• **WHAT TO PRODUCE**: Which lines run from the one containing "Does the position" to the end of the entries? Quote them exactly, and nothing else.

__________

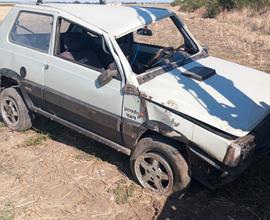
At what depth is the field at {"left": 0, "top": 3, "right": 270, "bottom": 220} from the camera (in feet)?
14.1

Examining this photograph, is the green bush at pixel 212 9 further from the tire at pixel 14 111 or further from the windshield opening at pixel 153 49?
the tire at pixel 14 111

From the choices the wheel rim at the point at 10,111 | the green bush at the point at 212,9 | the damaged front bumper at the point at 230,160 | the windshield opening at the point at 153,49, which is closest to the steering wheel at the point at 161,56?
the windshield opening at the point at 153,49

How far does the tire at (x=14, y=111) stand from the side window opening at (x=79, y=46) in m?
1.18

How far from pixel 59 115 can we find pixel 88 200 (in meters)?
1.36

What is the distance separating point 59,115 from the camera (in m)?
5.39

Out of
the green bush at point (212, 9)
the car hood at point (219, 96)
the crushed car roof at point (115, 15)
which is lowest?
the green bush at point (212, 9)

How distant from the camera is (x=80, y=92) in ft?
15.9

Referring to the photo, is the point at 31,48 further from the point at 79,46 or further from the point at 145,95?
the point at 145,95

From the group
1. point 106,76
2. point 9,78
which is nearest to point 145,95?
point 106,76

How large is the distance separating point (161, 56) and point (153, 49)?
1.67 feet

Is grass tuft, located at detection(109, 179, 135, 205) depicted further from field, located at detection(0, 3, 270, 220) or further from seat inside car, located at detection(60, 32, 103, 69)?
seat inside car, located at detection(60, 32, 103, 69)

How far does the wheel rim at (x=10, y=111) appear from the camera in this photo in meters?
6.04

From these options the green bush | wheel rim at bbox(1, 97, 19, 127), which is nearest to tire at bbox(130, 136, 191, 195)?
wheel rim at bbox(1, 97, 19, 127)

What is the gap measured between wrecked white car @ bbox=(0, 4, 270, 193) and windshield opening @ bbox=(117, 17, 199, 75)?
0.6 inches
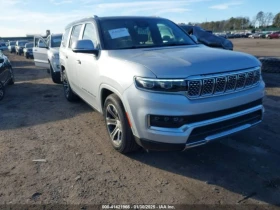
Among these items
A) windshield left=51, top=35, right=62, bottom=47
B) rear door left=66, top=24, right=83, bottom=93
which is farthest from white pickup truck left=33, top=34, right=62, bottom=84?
rear door left=66, top=24, right=83, bottom=93

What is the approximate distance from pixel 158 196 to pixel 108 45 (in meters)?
2.35

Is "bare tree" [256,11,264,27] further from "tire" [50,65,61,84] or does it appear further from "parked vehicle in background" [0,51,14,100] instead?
"parked vehicle in background" [0,51,14,100]

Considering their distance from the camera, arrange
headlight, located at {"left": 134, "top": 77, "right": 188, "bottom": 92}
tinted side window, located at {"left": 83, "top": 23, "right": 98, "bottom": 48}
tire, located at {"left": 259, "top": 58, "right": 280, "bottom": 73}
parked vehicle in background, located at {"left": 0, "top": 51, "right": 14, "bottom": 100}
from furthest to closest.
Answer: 1. tire, located at {"left": 259, "top": 58, "right": 280, "bottom": 73}
2. parked vehicle in background, located at {"left": 0, "top": 51, "right": 14, "bottom": 100}
3. tinted side window, located at {"left": 83, "top": 23, "right": 98, "bottom": 48}
4. headlight, located at {"left": 134, "top": 77, "right": 188, "bottom": 92}

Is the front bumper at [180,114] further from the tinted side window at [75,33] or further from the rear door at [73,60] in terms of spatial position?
the tinted side window at [75,33]

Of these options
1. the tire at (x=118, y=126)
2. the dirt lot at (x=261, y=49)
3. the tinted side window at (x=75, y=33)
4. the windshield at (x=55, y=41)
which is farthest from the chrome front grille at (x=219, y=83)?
the dirt lot at (x=261, y=49)

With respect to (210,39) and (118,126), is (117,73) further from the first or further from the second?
(210,39)

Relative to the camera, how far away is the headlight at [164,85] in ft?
9.60

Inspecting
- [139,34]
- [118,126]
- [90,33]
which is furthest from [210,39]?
[118,126]

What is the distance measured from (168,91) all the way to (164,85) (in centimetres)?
8

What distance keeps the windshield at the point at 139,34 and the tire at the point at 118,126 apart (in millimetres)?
929

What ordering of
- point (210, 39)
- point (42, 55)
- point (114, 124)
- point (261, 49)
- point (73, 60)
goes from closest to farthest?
1. point (114, 124)
2. point (73, 60)
3. point (210, 39)
4. point (42, 55)
5. point (261, 49)

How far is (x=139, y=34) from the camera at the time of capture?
4398 millimetres

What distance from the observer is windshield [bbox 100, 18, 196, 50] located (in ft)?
13.8

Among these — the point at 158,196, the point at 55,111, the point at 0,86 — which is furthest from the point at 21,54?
the point at 158,196
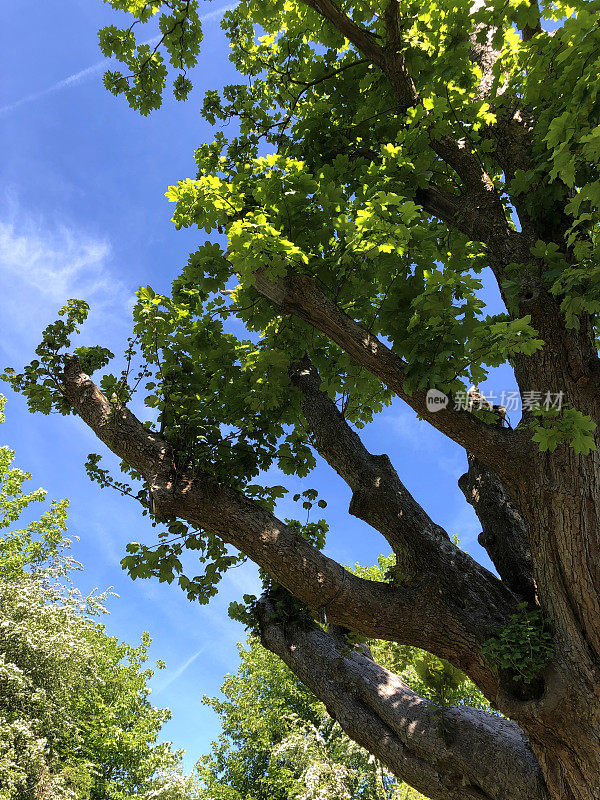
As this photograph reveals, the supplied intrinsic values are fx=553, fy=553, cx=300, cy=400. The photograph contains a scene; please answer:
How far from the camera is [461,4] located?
15.9ft

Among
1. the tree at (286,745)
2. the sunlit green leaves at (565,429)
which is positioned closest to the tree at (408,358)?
the sunlit green leaves at (565,429)

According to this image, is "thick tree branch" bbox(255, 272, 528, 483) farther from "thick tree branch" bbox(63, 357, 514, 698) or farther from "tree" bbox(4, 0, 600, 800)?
"thick tree branch" bbox(63, 357, 514, 698)

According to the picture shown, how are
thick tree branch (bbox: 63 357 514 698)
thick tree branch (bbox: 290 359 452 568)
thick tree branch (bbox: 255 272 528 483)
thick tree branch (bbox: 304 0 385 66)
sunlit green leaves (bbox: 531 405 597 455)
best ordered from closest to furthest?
sunlit green leaves (bbox: 531 405 597 455), thick tree branch (bbox: 255 272 528 483), thick tree branch (bbox: 63 357 514 698), thick tree branch (bbox: 304 0 385 66), thick tree branch (bbox: 290 359 452 568)

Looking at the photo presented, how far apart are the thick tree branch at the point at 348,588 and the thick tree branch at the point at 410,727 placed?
25.2 inches

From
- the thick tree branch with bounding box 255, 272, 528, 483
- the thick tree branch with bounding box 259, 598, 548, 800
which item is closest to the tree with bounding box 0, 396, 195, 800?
the thick tree branch with bounding box 259, 598, 548, 800

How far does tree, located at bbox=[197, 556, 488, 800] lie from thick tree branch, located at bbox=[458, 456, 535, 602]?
5.62 metres

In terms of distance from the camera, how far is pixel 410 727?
5.89 meters

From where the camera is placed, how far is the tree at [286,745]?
14.2 meters

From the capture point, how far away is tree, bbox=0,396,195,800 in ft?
41.5

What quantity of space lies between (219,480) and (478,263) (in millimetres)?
3769

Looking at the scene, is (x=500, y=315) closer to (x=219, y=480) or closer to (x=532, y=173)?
(x=532, y=173)

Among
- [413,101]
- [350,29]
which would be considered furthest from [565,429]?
[350,29]

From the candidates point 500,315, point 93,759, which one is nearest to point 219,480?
point 500,315

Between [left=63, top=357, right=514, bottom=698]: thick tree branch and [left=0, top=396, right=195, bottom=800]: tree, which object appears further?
[left=0, top=396, right=195, bottom=800]: tree
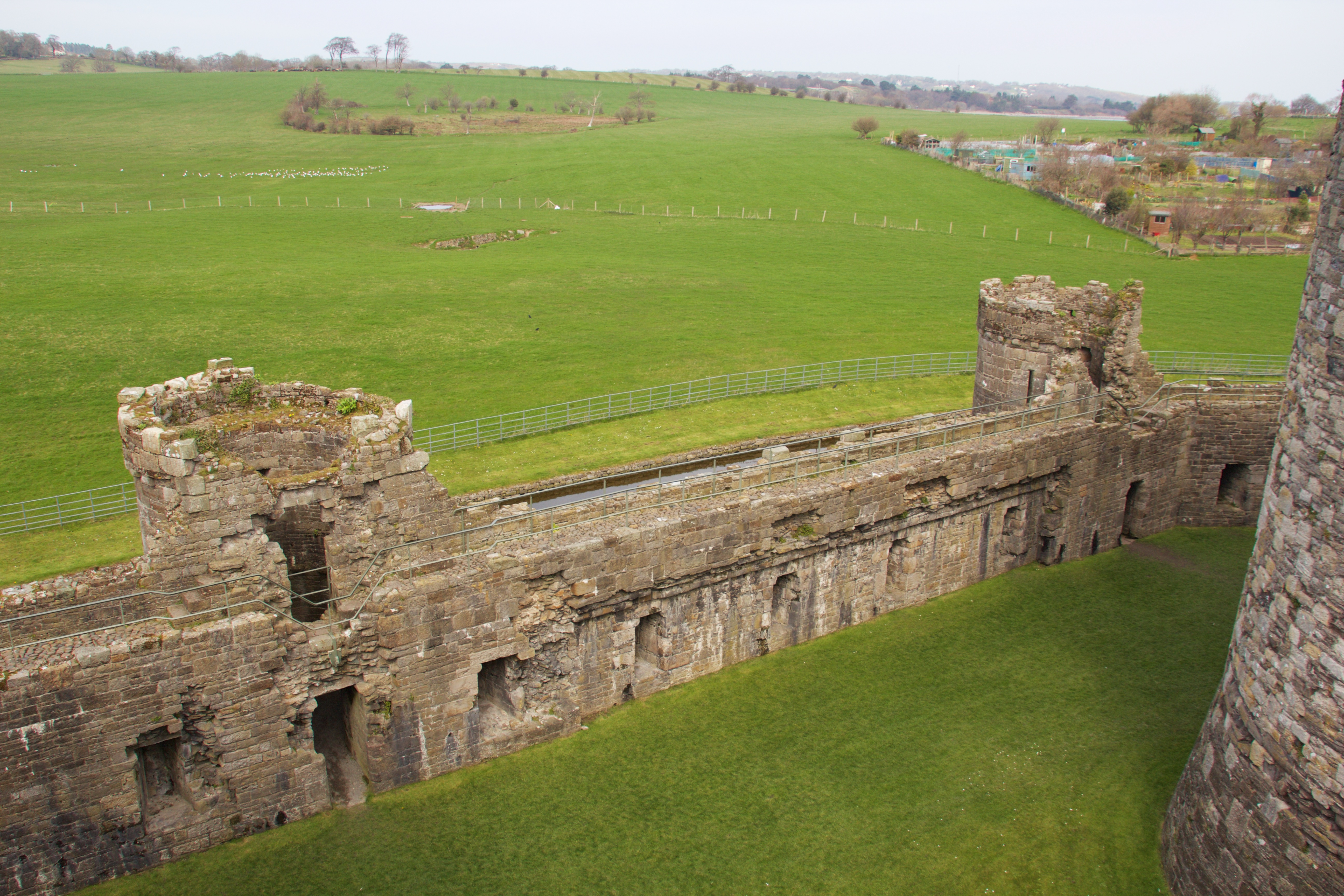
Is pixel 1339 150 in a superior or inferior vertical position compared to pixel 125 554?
superior

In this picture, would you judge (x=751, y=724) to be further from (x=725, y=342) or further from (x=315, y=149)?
(x=315, y=149)

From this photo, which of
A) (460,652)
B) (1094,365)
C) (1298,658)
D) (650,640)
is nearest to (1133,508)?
(1094,365)

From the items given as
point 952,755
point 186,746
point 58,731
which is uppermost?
point 58,731

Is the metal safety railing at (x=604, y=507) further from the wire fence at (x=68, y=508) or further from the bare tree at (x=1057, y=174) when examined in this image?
the bare tree at (x=1057, y=174)

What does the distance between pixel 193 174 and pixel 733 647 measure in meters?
73.4

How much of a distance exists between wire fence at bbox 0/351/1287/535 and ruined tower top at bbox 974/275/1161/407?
631cm

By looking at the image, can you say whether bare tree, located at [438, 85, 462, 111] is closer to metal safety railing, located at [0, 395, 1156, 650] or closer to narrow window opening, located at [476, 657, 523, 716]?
metal safety railing, located at [0, 395, 1156, 650]

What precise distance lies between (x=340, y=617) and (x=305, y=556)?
1840 millimetres

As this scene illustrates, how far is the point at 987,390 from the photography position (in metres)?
25.0

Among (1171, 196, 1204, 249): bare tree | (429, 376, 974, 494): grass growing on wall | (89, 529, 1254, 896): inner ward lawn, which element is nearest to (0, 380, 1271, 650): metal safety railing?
(429, 376, 974, 494): grass growing on wall

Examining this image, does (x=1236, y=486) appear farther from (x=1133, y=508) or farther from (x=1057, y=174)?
(x=1057, y=174)

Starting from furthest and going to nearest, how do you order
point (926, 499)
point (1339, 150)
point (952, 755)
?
point (926, 499) → point (952, 755) → point (1339, 150)

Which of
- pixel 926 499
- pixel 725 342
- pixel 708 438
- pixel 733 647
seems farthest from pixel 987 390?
pixel 725 342

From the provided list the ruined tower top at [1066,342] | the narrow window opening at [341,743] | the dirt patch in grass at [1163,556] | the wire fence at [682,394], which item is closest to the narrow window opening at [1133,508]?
the dirt patch in grass at [1163,556]
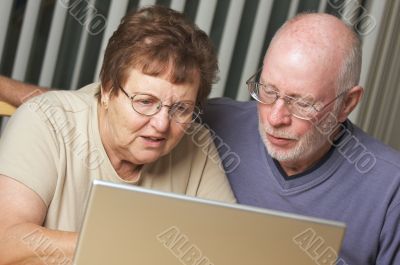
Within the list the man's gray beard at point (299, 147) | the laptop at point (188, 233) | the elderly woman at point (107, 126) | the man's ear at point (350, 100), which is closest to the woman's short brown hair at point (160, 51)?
the elderly woman at point (107, 126)

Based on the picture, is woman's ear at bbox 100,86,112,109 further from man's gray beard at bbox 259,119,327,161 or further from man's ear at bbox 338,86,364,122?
man's ear at bbox 338,86,364,122

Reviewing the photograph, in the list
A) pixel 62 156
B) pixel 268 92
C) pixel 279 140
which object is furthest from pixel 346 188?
pixel 62 156

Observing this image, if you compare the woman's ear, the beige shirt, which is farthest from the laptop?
the woman's ear

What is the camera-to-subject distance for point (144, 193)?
1032 millimetres

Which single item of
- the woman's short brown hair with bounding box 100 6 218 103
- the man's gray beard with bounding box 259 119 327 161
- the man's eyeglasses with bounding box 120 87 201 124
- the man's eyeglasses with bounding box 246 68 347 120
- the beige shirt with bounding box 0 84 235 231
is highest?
the woman's short brown hair with bounding box 100 6 218 103

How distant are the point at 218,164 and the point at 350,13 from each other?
1.10 metres

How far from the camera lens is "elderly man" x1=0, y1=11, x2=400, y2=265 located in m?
1.65

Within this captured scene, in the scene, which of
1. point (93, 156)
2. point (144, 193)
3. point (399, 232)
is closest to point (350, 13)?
point (399, 232)

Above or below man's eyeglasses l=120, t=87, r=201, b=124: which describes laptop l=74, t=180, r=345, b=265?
below

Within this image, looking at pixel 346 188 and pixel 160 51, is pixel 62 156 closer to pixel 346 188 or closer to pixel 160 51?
pixel 160 51

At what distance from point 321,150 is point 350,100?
15 cm

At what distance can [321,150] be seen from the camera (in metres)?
1.79

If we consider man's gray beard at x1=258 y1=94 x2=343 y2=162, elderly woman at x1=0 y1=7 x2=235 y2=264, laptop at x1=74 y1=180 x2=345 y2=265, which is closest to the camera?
laptop at x1=74 y1=180 x2=345 y2=265

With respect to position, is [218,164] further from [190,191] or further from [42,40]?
[42,40]
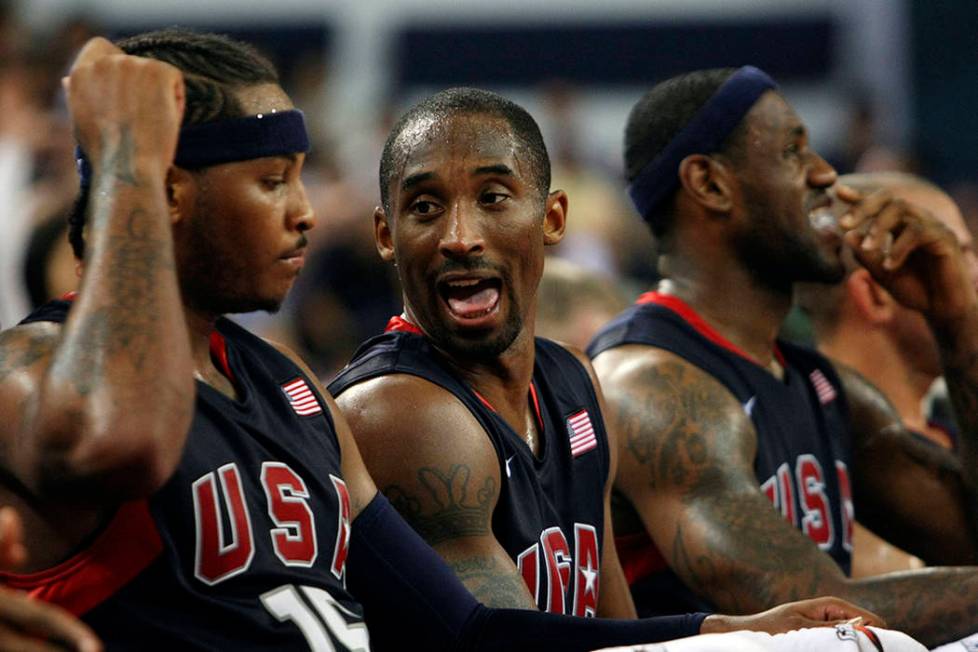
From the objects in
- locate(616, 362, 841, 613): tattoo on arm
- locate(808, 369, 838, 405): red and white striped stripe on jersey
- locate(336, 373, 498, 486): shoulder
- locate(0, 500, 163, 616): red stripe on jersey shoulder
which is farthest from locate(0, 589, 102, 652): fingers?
locate(808, 369, 838, 405): red and white striped stripe on jersey

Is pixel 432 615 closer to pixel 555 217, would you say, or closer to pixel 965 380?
pixel 555 217

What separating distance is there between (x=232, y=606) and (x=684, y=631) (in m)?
0.92

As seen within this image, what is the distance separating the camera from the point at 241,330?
3.21 meters

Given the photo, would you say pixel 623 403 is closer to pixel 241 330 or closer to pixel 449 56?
pixel 241 330

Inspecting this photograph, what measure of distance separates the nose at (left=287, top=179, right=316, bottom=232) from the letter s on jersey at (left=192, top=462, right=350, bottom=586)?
467 mm

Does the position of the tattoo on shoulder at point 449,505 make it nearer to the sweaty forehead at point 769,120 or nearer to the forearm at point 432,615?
the forearm at point 432,615

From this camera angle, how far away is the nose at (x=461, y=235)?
11.0 feet

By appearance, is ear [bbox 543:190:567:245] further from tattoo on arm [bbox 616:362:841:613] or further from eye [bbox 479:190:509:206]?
tattoo on arm [bbox 616:362:841:613]

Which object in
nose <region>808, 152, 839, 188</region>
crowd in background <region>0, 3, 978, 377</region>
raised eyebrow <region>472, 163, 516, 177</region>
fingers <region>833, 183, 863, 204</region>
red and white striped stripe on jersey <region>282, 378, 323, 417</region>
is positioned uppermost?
raised eyebrow <region>472, 163, 516, 177</region>

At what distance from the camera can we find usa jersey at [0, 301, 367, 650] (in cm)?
260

__________

• **CORRECT RESULT**:
Does the position of the tattoo on shoulder at point 449,505 make it nearer to the sweaty forehead at point 769,120 or nearer to the forearm at point 432,615?
the forearm at point 432,615

From this camera angle, how far away is the nose at (x=461, y=235)?
11.0 feet

By appearance, is ear [bbox 543:190:567:245] further from tattoo on arm [bbox 616:362:841:613] or further from eye [bbox 479:190:509:206]?
tattoo on arm [bbox 616:362:841:613]

Which object in
nose <region>808, 152, 839, 188</region>
crowd in background <region>0, 3, 978, 377</region>
raised eyebrow <region>472, 163, 516, 177</region>
fingers <region>833, 183, 863, 204</region>
red and white striped stripe on jersey <region>282, 378, 323, 417</region>
is positioned uppermost?
raised eyebrow <region>472, 163, 516, 177</region>

At what distance from the camera can we find usa jersey at [0, 301, 367, 650] (in cm)?
260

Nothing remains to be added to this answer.